BY DITIRO MASUKU
It’s a song about the misfortunes of death. And he poured his heart out while singing it in church.
“It was supposed to be punishment,” teenager Andrea Sibanda (13) tells us.
But one of the church members was so moved, he took a video of the young vocalist, and soon it became a hit on the internet.
So much that DJ Maphorisa as well as Aubrey Qwana reached out to the talented Zimbabwean-born teenager for a collaboration.
And soon he was packing his bags, heading for South Africa to launch his musical career.
“I was told by my manager that we would be coming to South Africa a week before we came, so every day I was preparing myself.
“And when my dad showed me the tickets, I knew we were indeed going to South Africa,” says Andrea.
His dreams are becoming a reality faster than he’d imagined possible.
It was a trip he would never forget.
“The morning we were leaving, we woke up together as a family and prayed.
“We had already packed some stuff, so I bathed, and my mom made sure I was looking good for the trip.
“To be honest I was nervous. It was my first time to be in an airplane! So, I did not know what to expect.
“We went to the airport four hours before our flight, to make sure I do not miss this one. I just want to thank Zimbabwean businessman Mr Tinashe Mutarisi, who made this trip possible.”
He says it was his first time coming to South Africa.
“My first time flying, first time in South Africa, first time in Sandton. The roads from the airport were so amazing.
“The airport itself was very big, one can get lost in there. It was beautiful, seeing a lot of cars, on many lanes.
“I come from a small tourist town of Victoria Falls, so all these things were new to me.
“I stayed in Sandton, had every type of food I can imagine, but enjoyed my chicken more. I love chicken,” he says.
“Our hotel was so big and secure, we had three TVs there. I could have any drink I wanted.

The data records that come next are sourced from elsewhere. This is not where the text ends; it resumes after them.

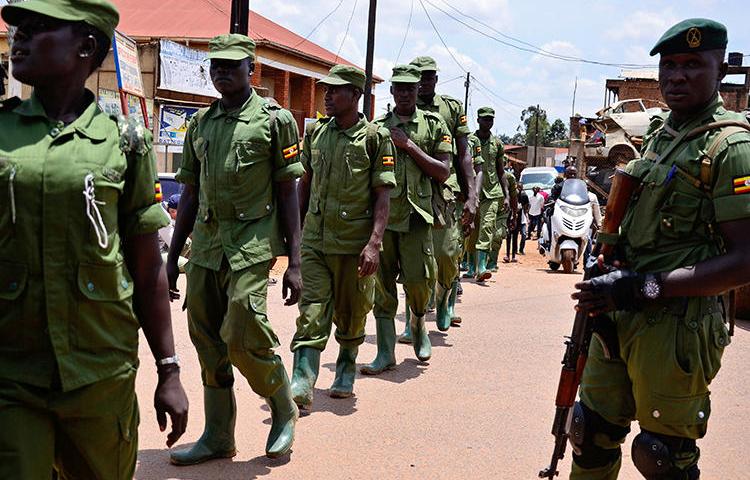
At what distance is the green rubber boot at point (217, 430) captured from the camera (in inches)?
187

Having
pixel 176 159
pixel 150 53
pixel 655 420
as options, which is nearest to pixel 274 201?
pixel 655 420

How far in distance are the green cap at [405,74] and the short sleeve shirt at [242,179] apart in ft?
7.47

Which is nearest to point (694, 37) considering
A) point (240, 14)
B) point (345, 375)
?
point (345, 375)

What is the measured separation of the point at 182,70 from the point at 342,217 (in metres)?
16.1

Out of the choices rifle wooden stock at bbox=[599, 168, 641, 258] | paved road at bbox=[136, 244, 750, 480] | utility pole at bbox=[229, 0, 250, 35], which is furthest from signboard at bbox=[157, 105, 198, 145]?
rifle wooden stock at bbox=[599, 168, 641, 258]

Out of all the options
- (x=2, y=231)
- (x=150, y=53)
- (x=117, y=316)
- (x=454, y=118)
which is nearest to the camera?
(x=2, y=231)

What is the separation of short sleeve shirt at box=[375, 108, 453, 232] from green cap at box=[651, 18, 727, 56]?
3585mm

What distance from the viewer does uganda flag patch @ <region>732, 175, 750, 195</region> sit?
3207 millimetres

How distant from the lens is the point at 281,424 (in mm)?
4898

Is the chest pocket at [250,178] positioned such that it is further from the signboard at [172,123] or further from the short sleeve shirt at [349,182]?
the signboard at [172,123]

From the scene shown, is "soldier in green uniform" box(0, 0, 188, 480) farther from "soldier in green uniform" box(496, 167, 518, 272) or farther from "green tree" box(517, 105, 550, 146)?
"green tree" box(517, 105, 550, 146)

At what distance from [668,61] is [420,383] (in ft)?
12.6

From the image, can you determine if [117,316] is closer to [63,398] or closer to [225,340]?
[63,398]

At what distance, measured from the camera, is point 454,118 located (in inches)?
319
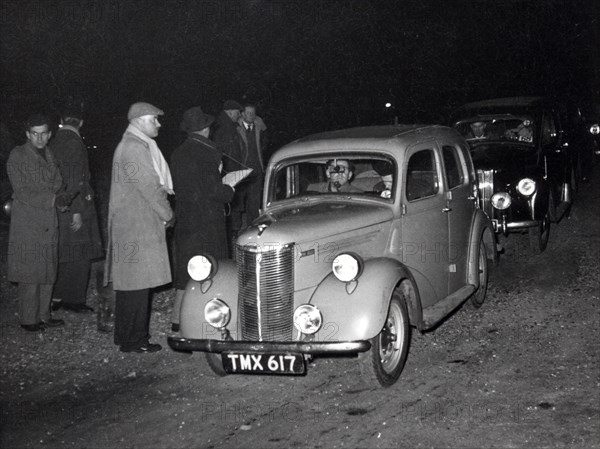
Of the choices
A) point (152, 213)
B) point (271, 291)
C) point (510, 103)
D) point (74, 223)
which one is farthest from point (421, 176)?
point (510, 103)

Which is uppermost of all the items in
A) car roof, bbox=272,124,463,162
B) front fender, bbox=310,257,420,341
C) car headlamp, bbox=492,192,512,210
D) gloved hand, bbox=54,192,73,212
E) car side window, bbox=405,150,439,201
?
car roof, bbox=272,124,463,162

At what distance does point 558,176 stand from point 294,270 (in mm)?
6795

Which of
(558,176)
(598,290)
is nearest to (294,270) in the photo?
(598,290)

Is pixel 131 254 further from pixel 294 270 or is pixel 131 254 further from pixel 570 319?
pixel 570 319

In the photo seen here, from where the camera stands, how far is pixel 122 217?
19.6 feet

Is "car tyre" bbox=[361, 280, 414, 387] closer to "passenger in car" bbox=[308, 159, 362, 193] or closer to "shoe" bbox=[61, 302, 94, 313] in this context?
"passenger in car" bbox=[308, 159, 362, 193]

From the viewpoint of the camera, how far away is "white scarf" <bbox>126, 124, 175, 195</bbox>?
5887 millimetres

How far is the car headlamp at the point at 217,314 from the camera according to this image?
516 cm

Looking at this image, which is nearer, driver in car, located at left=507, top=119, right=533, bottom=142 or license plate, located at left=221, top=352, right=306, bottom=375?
license plate, located at left=221, top=352, right=306, bottom=375

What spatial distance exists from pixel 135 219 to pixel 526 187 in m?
5.14

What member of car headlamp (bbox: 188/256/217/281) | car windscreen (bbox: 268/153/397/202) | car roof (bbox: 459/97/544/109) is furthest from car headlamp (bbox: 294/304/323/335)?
car roof (bbox: 459/97/544/109)

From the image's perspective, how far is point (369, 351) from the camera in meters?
4.89

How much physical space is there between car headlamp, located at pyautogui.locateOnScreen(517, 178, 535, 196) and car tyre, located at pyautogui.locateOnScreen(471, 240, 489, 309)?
1826 millimetres

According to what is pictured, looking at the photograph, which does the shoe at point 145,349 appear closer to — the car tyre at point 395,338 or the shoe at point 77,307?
the shoe at point 77,307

I went for dinner in Sandton.
“I used the Gautrain to go to Pretoria. I was so amazed by the speed of the train. I went to Mamelodi and ate kota.
“We shot my music video there. I went to Botanical Gardens where we shot video on day two.”
It wall all exciting.
“I also went into the tallest building in South Africa, where Maphorisa stays. It was amazing.
“”Maphorisa also asked what I wanted to eat and bought me a lot of it. I went shopping in Sandton.
“I also visited Nelson Mandela Foundation and Madiba’s former house, in Houghton Estate. I loved everything.”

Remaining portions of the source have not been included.